START DATASET
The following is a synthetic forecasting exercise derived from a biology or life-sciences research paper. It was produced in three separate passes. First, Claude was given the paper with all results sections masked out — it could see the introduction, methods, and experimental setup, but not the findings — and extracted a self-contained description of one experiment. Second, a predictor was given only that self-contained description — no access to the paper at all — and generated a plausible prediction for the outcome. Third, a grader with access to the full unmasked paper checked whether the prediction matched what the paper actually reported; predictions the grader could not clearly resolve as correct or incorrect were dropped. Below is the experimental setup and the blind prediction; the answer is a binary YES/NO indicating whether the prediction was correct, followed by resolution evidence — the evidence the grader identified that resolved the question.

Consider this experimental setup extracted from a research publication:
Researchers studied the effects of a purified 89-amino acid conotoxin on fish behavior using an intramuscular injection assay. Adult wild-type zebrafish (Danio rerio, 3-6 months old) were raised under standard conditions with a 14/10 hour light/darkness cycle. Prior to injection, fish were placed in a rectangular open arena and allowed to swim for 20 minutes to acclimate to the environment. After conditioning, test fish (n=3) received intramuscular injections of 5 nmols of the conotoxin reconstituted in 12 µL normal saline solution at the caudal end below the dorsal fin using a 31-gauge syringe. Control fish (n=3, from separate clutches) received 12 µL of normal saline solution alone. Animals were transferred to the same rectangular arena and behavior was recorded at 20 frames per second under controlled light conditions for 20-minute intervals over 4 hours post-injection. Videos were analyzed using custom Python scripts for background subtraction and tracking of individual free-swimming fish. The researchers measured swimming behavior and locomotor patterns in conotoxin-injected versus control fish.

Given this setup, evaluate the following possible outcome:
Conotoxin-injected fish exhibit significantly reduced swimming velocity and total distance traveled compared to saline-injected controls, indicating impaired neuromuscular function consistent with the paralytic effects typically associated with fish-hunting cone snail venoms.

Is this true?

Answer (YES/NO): NO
END DATASET
* **WORK REQUEST**:
Reproduce each record above exactly, keeping every word as it stands.

* **TASK ANSWER**:
The following is a synthetic forecasting exercise derived from a biology or life-sciences research paper. It was produced in three separate passes. First, Claude was given the paper with all results sections masked out — it could see the introduction, methods, and experimental setup, but not the findings — and extracted a self-contained description of one experiment. Second, a predictor was given only that self-contained description — no access to the paper at all — and generated a plausible prediction for the outcome. Third, a grader with access to the full unmasked paper checked whether the prediction matched what the paper actually reported; predictions the grader could not clearly resolve as correct or incorrect were dropped. Below is the experimental setup and the blind prediction; the answer is a binary YES/NO indicating whether the prediction was correct, followed by resolution evidence — the evidence the grader identified that resolved the question.

Consider this experimental setup extracted from a research publication:
Researchers studied the effects of a purified 89-amino acid conotoxin on fish behavior using an intramuscular injection assay. Adult wild-type zebrafish (Danio rerio, 3-6 months old) were raised under standard conditions with a 14/10 hour light/darkness cycle. Prior to injection, fish were placed in a rectangular open arena and allowed to swim for 20 minutes to acclimate to the environment. After conditioning, test fish (n=3) received intramuscular injections of 5 nmols of the conotoxin reconstituted in 12 µL normal saline solution at the caudal end below the dorsal fin using a 31-gauge syringe. Control fish (n=3, from separate clutches) received 12 µL of normal saline solution alone. Animals were transferred to the same rectangular arena and behavior was recorded at 20 frames per second under controlled light conditions for 20-minute intervals over 4 hours post-injection. Videos were analyzed using custom Python scripts for background subtraction and tracking of individual free-swimming fish. The researchers measured swimming behavior and locomotor patterns in conotoxin-injected versus control fish.

Given this setup, evaluate the following possible outcome:
Conotoxin-injected fish exhibit significantly reduced swimming velocity and total distance traveled compared to saline-injected controls, indicating impaired neuromuscular function consistent with the paralytic effects typically associated with fish-hunting cone snail venoms.

Is this true?

Answer (YES/NO): NO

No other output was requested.